Aim of the exercise: Copy the lines from the one containing "Of the available" through the end of the material, substituting "metal pole set in rock" for "metal pole anchored in rock" and leaving everything else unchanged.

◇ ◇ ◇ ◇

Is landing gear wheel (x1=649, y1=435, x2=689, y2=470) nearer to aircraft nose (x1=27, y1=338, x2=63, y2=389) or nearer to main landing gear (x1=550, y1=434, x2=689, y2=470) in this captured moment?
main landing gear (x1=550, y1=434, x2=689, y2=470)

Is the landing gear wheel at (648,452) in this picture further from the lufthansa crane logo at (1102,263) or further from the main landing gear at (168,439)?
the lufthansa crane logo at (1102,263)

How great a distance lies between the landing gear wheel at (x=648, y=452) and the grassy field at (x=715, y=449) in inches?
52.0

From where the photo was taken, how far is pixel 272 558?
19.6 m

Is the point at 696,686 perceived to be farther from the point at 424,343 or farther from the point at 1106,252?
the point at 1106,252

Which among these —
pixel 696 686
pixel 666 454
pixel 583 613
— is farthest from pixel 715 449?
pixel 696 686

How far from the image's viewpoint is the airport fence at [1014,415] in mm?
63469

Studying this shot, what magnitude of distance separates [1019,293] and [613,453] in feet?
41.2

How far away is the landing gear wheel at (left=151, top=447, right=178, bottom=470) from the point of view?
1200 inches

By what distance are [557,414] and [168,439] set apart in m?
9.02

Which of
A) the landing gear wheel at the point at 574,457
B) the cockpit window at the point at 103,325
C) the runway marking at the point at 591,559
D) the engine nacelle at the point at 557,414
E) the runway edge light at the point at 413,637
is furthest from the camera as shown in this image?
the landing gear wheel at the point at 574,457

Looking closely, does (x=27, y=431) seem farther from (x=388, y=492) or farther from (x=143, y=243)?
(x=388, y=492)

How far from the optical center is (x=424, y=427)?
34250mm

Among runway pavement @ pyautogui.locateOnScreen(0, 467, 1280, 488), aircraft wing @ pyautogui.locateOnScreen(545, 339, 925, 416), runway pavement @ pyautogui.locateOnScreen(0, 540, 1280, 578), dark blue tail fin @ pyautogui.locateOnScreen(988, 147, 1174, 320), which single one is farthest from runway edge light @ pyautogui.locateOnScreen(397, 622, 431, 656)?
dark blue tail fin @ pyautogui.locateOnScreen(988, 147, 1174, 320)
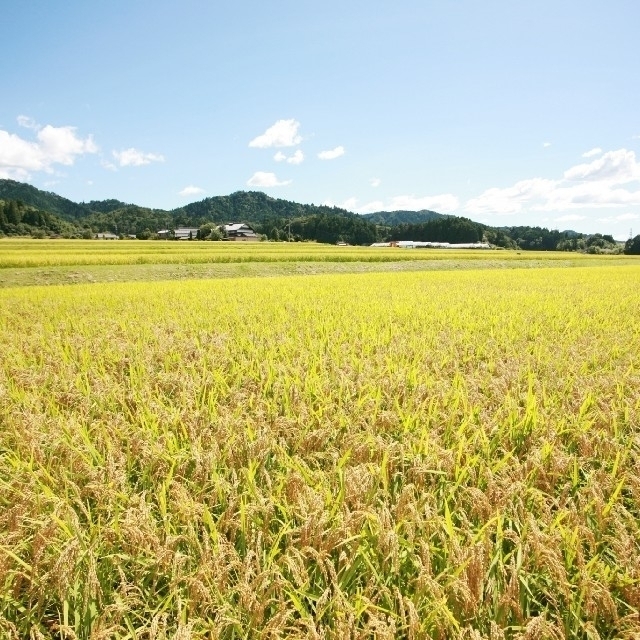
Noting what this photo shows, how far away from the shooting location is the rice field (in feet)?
4.82

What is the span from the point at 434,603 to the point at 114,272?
939 inches

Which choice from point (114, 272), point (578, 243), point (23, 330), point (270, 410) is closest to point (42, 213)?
point (114, 272)

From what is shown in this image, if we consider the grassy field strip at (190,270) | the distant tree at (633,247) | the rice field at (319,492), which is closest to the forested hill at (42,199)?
the grassy field strip at (190,270)

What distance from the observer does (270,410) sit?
318 centimetres

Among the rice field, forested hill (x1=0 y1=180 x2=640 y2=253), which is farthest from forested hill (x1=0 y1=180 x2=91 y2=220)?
the rice field

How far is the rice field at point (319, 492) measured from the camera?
4.82 feet

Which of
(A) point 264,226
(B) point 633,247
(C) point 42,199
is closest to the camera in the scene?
(B) point 633,247

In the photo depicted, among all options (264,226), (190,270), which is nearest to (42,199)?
(264,226)

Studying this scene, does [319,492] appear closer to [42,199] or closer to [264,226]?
[264,226]

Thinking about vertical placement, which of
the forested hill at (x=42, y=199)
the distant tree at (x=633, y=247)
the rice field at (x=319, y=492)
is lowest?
the rice field at (x=319, y=492)

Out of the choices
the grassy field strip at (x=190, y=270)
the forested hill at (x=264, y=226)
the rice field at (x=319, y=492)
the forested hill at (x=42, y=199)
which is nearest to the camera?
the rice field at (x=319, y=492)

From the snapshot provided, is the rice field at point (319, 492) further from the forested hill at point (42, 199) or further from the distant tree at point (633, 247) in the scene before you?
the forested hill at point (42, 199)

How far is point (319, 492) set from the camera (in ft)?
6.82

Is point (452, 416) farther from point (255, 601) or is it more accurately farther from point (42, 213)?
point (42, 213)
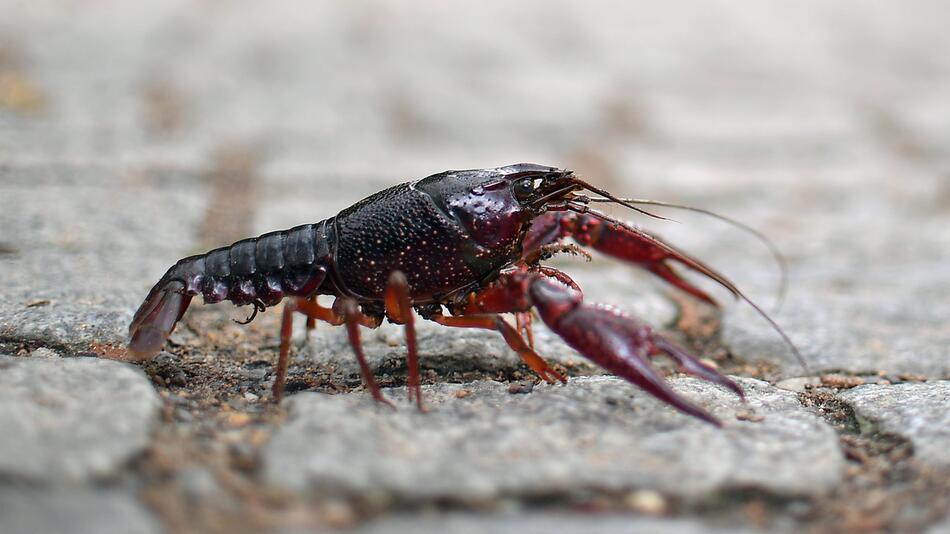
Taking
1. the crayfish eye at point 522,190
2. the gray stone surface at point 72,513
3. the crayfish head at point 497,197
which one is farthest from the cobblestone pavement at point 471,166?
the crayfish eye at point 522,190

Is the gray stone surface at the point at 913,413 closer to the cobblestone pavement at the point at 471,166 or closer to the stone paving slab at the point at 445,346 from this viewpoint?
the cobblestone pavement at the point at 471,166

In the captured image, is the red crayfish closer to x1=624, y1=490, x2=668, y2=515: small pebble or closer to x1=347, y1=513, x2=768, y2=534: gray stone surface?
x1=624, y1=490, x2=668, y2=515: small pebble

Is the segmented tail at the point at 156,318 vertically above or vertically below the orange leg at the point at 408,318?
below

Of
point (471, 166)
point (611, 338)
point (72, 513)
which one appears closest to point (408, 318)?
point (611, 338)

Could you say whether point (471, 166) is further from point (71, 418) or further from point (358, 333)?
point (71, 418)

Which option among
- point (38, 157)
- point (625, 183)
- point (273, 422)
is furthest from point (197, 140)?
point (273, 422)

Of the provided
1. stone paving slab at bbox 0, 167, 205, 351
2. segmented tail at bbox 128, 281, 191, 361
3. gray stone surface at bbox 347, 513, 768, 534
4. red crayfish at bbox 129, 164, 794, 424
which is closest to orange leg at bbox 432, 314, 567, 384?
red crayfish at bbox 129, 164, 794, 424

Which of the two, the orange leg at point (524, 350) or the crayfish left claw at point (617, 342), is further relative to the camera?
the orange leg at point (524, 350)
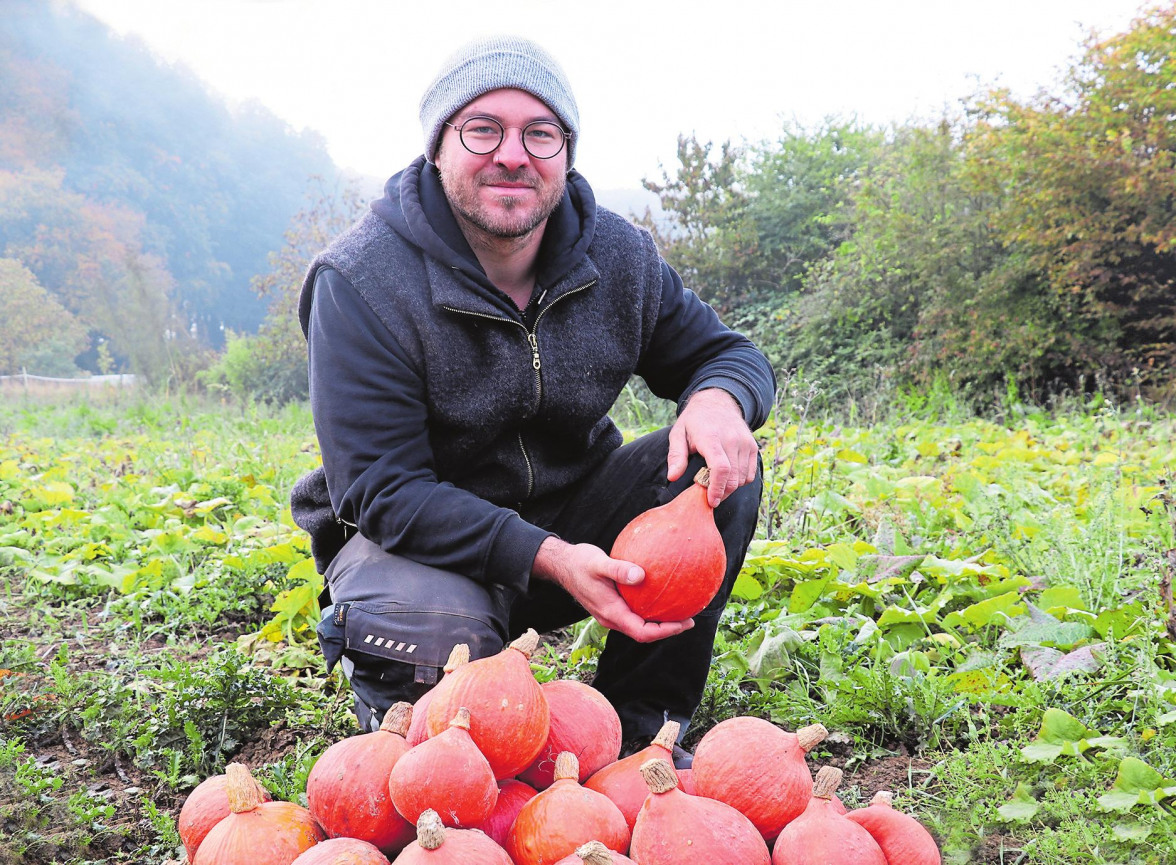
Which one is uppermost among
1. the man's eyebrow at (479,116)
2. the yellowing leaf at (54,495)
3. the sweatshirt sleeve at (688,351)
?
the man's eyebrow at (479,116)

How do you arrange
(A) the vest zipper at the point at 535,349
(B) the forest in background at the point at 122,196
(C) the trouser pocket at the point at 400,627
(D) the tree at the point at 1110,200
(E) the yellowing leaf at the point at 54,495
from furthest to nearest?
(B) the forest in background at the point at 122,196 < (D) the tree at the point at 1110,200 < (E) the yellowing leaf at the point at 54,495 < (A) the vest zipper at the point at 535,349 < (C) the trouser pocket at the point at 400,627

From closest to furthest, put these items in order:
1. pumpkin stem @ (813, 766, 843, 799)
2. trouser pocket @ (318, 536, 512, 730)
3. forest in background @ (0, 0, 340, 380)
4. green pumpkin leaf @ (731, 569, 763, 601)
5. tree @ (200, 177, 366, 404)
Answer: pumpkin stem @ (813, 766, 843, 799) → trouser pocket @ (318, 536, 512, 730) → green pumpkin leaf @ (731, 569, 763, 601) → tree @ (200, 177, 366, 404) → forest in background @ (0, 0, 340, 380)

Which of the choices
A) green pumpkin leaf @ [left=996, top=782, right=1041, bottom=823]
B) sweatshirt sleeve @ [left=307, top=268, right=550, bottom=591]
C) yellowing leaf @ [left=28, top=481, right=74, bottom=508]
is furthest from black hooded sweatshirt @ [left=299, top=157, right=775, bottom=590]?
yellowing leaf @ [left=28, top=481, right=74, bottom=508]

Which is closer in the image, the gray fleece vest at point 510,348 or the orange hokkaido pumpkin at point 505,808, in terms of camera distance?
the orange hokkaido pumpkin at point 505,808

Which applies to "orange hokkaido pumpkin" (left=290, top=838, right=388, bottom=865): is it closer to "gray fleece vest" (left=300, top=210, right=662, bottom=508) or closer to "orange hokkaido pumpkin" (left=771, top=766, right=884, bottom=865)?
"orange hokkaido pumpkin" (left=771, top=766, right=884, bottom=865)

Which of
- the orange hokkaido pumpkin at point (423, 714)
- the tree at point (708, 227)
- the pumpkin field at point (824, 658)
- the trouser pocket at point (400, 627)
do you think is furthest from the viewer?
the tree at point (708, 227)

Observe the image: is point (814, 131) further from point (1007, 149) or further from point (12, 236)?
point (12, 236)

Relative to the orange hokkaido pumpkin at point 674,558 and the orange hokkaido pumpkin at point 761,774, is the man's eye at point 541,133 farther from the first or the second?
the orange hokkaido pumpkin at point 761,774

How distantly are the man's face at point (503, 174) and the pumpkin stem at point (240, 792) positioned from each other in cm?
156

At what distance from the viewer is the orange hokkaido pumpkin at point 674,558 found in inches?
75.5

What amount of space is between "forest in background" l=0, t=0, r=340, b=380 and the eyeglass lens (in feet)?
96.0

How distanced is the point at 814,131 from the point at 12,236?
36.4 metres

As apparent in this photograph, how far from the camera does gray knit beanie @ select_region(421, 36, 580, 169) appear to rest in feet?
7.79

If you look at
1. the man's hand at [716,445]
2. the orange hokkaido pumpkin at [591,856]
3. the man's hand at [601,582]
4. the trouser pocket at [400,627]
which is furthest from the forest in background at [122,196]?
the orange hokkaido pumpkin at [591,856]
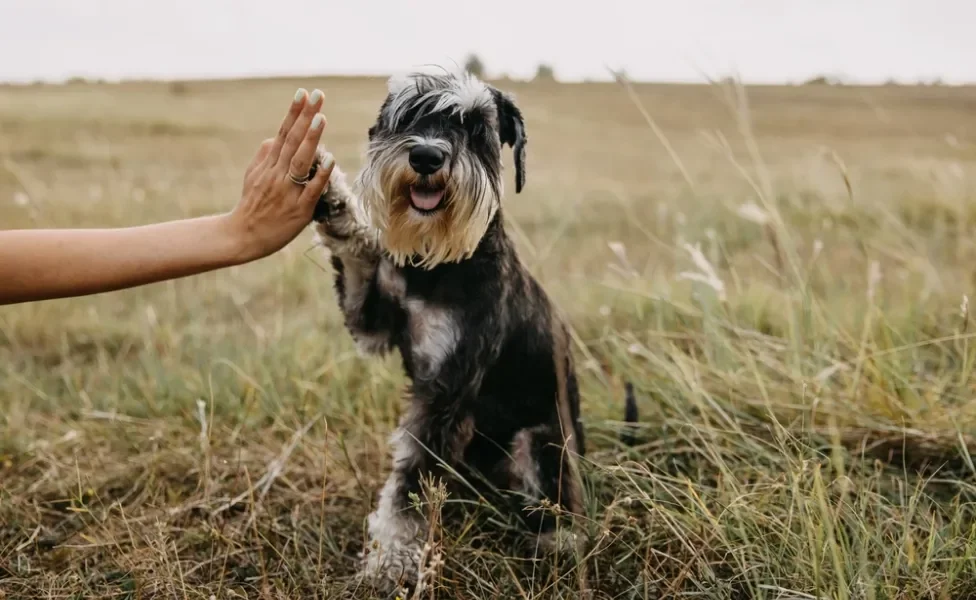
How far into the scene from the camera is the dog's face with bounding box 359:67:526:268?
244cm

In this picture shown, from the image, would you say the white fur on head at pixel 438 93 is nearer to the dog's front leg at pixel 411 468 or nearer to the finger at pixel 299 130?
the finger at pixel 299 130

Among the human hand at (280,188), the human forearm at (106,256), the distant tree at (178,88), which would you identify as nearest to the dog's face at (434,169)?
the human hand at (280,188)

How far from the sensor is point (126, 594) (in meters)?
2.40

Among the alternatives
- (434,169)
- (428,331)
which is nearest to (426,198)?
(434,169)

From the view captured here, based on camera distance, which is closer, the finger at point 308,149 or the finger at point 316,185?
the finger at point 308,149

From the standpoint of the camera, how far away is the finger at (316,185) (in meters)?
2.39

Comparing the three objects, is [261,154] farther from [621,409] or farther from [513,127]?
[621,409]

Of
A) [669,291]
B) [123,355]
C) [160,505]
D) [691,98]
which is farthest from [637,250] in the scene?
[160,505]

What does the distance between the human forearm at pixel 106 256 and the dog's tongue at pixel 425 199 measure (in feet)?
1.94

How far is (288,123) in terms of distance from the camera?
232cm

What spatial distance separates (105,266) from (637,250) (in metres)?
5.90

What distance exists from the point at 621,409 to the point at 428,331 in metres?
1.34

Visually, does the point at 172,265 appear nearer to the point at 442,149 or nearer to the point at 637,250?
the point at 442,149

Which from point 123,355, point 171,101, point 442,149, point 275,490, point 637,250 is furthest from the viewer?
point 171,101
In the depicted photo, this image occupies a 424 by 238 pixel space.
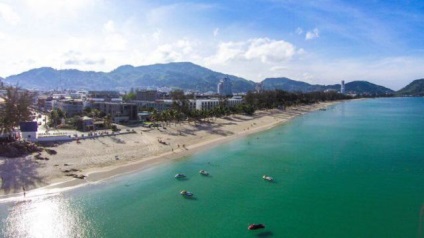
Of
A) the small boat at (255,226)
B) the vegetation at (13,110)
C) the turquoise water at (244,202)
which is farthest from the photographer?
the vegetation at (13,110)

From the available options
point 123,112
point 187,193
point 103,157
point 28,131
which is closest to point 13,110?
point 28,131

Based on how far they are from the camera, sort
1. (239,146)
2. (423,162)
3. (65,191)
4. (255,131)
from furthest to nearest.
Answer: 1. (255,131)
2. (239,146)
3. (423,162)
4. (65,191)

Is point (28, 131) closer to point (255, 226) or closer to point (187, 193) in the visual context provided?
point (187, 193)

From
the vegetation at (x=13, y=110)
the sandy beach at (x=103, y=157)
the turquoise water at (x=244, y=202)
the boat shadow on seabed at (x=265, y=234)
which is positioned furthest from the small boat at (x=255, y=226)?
the vegetation at (x=13, y=110)

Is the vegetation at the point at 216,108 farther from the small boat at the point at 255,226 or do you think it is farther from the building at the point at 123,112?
the small boat at the point at 255,226

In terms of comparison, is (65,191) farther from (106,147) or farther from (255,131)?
(255,131)

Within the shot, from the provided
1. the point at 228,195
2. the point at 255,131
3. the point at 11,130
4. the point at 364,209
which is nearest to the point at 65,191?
the point at 228,195

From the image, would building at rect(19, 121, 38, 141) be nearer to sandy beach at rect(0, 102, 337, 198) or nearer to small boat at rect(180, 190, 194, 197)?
sandy beach at rect(0, 102, 337, 198)
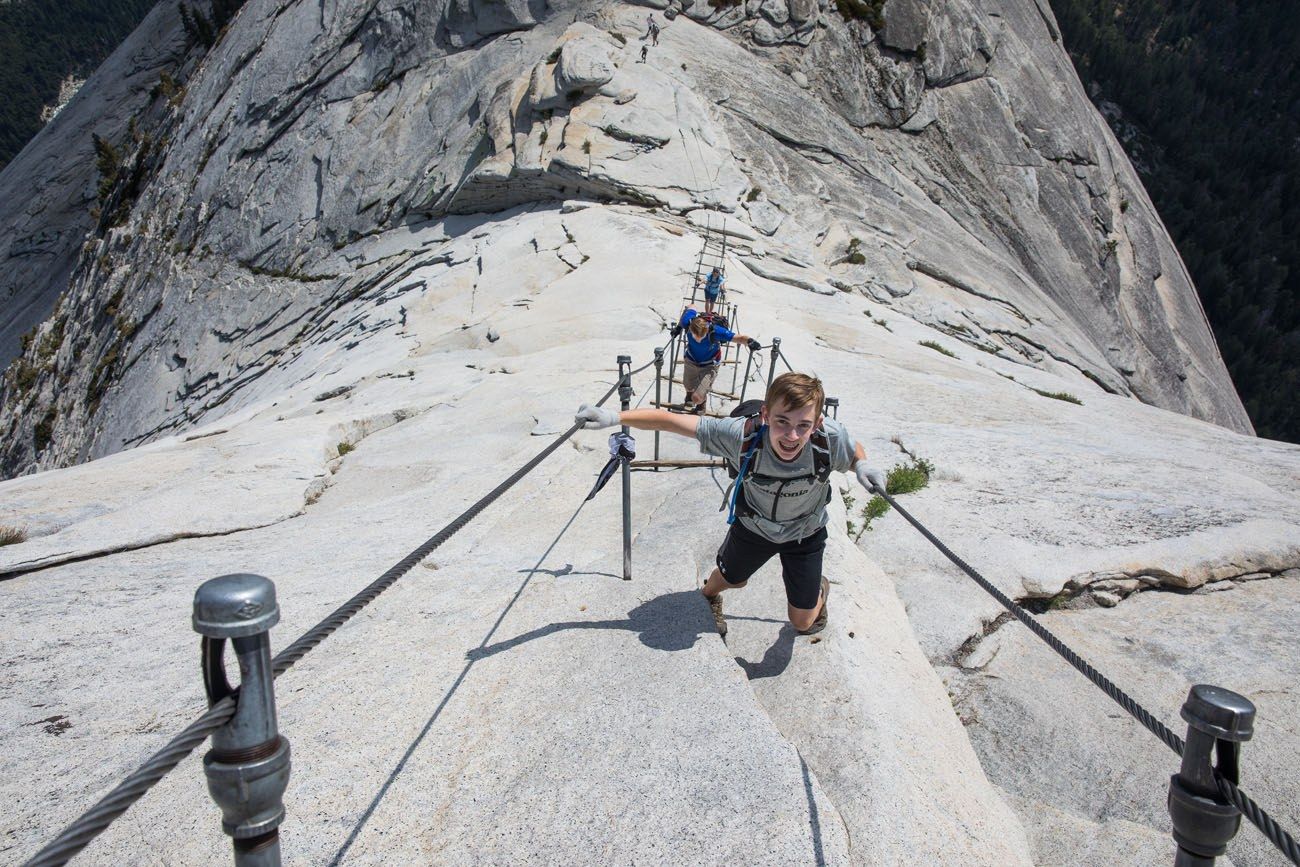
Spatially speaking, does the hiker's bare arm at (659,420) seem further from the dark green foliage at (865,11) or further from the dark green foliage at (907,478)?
the dark green foliage at (865,11)

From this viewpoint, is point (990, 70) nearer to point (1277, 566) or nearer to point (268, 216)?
point (268, 216)

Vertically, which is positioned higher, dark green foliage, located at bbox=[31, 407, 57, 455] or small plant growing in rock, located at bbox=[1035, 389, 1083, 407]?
small plant growing in rock, located at bbox=[1035, 389, 1083, 407]

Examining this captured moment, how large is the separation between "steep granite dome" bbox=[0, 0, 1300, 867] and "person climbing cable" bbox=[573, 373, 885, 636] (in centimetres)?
56

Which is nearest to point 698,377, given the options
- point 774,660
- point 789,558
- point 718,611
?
point 718,611

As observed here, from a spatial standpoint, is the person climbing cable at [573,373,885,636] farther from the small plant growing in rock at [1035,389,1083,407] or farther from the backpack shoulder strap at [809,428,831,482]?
the small plant growing in rock at [1035,389,1083,407]

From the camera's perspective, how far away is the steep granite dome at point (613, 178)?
26141 mm

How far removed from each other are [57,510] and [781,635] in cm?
706

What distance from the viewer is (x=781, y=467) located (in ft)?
14.0

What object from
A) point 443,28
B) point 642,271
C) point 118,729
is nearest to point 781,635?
point 118,729

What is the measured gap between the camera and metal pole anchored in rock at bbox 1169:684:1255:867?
6.16 feet

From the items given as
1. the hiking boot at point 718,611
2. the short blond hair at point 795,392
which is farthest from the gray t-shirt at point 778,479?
the hiking boot at point 718,611

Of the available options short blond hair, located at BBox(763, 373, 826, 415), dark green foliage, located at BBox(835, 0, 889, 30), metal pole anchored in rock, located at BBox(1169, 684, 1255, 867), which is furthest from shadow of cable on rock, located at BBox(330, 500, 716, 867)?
dark green foliage, located at BBox(835, 0, 889, 30)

◇ ◇ ◇ ◇

Answer to the exercise:
Of the available options short blond hair, located at BBox(763, 373, 826, 415), dark green foliage, located at BBox(835, 0, 889, 30), metal pole set in rock, located at BBox(1169, 684, 1255, 867), which is furthest from shadow of cable on rock, located at BBox(330, 500, 716, 867)?
dark green foliage, located at BBox(835, 0, 889, 30)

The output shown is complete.